=== Dataset extract ===
——————

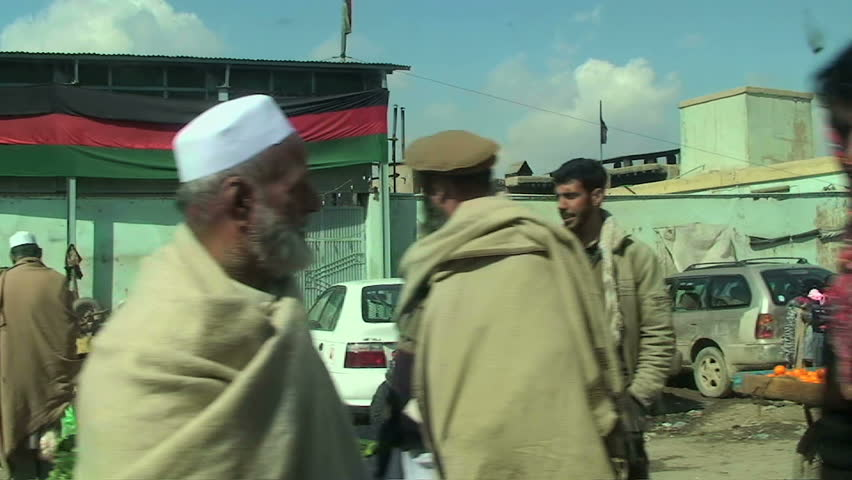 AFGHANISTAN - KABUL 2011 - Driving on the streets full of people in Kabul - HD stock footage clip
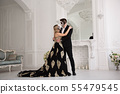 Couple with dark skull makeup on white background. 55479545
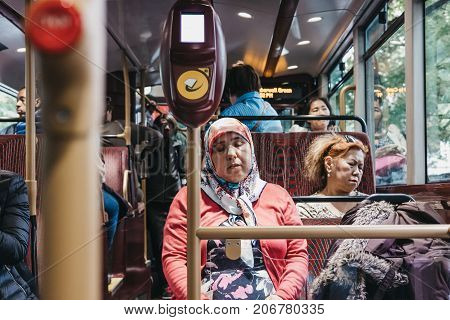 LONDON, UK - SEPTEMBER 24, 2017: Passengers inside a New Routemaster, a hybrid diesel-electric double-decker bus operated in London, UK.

——————

=== Your task ===
The answer must be the full listing above, copied exactly, with no pictures in it.

=== Task solution ===
 AFGHANISTAN - KABUL 2011 - Driving on the streets full of people in Kabul - HD stock footage clip
 Couple with dark skull makeup on white background. 55479545
 LONDON, UK - SEPTEMBER 24, 2017: Passengers inside a New Routemaster, a hybrid diesel-electric double-decker bus operated in London, UK.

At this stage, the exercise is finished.